The Scott Three did not have a rigid hierarchy as some bands have. Dwain Reed sang the leading part in several of their songs--in all of the ones that had leading parts, in the selection his and my mother re-recorded on the cassette tape from which I learned the songs. Harold Tipton and Morgan Gibson led in other songs, and even sang solos or duets without Reed. They covered a few pop hits but most of their songs were their own original compositions. 

Two linguistic details from "the tape" come to mind: in one song Dwain Reed recorded the way older people pronounced the word "zebra" with two long vowels, "ze-bray," and also included what may be the first documented use of "I said to myself, 'Self...'"

Nothing about this group has been preserved online.

Dwain Reed, Afterward

After the Scott Three broke up he really did go home and sell insurance, as disappointed musicians stereotypically threaten to do. But he still liked music and organized a garage band called the Monotones in the 1980s. Then in the 1990s he bought a row of three old "factory shacks," knocked them down, and built what he intended to be a wholesome nightclub like the Carter Fold on the site. It was called the Silver Spur. Local folk remember it as a place that demonstrated the truth that, even if you officially ban alcoholic drinks from a nightclub, some people of Irish and Cherokee descent will bring them in and carry on like the sort of "drunken Indians" nobody loves. "It's not the den of iniquity people make it sound like," relatives would say defensively.
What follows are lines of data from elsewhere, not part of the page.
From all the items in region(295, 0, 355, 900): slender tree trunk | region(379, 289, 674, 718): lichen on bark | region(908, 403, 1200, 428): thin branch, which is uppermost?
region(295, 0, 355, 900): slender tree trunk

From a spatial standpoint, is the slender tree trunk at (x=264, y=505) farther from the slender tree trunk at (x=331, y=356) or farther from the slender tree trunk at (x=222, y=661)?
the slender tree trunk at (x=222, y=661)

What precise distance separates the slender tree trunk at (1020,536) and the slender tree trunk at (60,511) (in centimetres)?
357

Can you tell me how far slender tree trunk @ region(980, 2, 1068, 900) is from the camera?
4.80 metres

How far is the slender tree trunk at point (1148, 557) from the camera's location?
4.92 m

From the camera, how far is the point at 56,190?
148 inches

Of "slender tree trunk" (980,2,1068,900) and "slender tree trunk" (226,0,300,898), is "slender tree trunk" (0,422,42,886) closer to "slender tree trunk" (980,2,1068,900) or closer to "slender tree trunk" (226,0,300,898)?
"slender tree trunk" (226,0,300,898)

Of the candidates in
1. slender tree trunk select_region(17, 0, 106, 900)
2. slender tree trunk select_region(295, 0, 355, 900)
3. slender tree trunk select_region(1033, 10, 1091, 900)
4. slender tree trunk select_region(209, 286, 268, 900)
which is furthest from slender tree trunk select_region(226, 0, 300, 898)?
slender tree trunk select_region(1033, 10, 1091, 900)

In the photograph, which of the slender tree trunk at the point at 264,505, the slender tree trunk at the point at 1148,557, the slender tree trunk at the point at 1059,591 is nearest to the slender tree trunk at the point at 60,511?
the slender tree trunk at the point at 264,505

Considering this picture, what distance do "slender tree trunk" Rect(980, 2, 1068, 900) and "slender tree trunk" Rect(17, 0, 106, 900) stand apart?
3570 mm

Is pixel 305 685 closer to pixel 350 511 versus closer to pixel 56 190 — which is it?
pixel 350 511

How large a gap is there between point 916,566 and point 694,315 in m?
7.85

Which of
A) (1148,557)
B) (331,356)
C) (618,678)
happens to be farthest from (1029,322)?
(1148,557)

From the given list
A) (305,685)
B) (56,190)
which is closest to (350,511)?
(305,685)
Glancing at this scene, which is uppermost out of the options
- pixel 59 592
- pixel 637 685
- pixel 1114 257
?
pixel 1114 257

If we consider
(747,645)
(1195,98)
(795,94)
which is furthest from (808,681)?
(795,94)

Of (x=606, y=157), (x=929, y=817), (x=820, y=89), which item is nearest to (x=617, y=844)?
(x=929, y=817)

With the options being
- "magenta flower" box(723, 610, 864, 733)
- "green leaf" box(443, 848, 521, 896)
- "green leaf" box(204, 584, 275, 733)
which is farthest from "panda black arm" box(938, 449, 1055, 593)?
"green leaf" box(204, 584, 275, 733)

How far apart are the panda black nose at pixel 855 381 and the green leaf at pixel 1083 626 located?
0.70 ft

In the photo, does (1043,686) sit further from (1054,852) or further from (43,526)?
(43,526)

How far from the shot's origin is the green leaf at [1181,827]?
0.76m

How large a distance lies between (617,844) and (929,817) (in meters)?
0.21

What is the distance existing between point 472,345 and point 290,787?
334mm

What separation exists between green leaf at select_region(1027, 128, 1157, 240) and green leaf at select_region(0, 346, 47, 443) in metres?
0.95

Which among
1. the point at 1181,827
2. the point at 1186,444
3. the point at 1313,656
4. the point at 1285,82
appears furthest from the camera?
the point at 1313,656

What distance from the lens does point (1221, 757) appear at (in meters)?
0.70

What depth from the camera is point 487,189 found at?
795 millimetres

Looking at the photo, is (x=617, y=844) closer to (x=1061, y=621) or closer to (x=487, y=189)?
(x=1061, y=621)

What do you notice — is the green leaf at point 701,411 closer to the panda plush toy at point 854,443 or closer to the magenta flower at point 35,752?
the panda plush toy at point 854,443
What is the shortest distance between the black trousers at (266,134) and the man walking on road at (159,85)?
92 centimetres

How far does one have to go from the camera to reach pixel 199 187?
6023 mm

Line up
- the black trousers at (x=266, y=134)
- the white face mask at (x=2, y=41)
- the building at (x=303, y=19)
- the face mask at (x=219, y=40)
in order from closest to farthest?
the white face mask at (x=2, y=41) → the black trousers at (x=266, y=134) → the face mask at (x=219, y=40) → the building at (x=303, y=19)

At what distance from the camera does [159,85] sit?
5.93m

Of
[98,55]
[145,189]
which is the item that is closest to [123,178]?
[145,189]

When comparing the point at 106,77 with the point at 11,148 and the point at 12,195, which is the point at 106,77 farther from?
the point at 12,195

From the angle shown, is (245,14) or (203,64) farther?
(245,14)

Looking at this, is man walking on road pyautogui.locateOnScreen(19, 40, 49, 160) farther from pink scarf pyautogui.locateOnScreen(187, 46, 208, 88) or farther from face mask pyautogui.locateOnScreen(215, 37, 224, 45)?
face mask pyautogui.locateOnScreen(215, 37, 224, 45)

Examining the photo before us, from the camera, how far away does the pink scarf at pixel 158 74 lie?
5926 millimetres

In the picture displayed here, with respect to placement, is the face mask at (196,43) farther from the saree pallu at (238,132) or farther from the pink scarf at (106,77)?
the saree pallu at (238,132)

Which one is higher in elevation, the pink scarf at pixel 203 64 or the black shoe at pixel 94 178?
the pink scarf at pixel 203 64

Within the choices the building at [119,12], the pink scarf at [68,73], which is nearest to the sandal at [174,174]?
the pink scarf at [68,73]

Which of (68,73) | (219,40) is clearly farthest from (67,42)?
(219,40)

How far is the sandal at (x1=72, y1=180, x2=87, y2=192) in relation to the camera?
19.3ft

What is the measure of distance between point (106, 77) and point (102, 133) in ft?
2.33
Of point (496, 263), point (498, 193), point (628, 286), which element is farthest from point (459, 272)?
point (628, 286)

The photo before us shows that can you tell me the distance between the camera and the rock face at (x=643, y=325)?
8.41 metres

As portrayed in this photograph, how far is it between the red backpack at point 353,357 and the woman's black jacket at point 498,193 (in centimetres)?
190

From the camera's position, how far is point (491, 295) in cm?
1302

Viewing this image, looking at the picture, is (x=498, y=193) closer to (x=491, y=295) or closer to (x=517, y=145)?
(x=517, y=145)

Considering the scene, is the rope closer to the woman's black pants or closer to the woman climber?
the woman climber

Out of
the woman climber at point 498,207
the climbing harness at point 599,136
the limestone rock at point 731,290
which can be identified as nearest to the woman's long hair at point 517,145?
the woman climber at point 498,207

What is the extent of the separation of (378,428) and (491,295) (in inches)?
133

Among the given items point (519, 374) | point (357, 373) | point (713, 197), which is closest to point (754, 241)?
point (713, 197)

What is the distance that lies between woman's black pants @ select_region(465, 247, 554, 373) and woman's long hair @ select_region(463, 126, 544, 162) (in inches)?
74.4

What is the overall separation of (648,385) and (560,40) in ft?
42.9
Inside, the place was wholesome, with at least one gospel song closing every evening's performance. Out in the parking lot the police were called to break up drunken brawls every few months.

People with similar names can be found on Google. Gate City's Dwain Reed can't.

 Lazy Time Pickin' Parlor

This is still an active store, tourist attraction, and venue for amateur musicians to test their songs on the nursing home, hospital, community group circuit. It's off Route 23 just above the state line, so technically it's in Weber City, not Gate City. The informant I've called "The Grouch" on my blog is one of the seventy-somethings who still do free concerts with groups of people who hang out at the Pickin' Parlor. They play a mix of Nashville "country," "bluegrass," Southern Gospel, and classic rock. None of these groups has yet released a record, but the Pickin' Parlor has been featured in books about our local history and attractions. 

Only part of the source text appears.